### ABOUT THIS TASK
Each line of the listing where "closeup" appears should be reported.
□ □ □ □ □ □ □
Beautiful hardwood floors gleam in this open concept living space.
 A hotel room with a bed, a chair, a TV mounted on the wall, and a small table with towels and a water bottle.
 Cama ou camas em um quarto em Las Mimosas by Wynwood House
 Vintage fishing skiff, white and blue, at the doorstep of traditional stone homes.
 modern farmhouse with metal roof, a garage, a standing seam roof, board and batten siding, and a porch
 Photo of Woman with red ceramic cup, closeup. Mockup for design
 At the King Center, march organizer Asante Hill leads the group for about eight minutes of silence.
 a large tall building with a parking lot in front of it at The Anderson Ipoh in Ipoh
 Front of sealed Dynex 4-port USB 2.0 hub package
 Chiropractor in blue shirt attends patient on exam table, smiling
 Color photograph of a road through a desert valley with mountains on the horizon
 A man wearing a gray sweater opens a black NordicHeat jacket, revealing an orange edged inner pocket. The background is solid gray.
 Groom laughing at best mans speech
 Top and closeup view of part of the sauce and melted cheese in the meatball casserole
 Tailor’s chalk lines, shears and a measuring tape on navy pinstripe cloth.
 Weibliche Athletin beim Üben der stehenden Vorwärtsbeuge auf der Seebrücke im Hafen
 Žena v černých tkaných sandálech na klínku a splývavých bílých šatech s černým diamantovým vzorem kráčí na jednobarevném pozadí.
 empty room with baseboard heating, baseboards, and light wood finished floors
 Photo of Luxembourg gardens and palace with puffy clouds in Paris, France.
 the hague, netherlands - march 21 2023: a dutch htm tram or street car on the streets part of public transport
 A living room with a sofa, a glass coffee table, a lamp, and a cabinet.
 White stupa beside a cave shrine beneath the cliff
□ □ □ □ □ □ □
### ANSWER SPACE
 Photo of Woman with red ceramic cup, closeup. Mockup for design
 Top and closeup view of part of the sauce and melted cheese in the meatball casserole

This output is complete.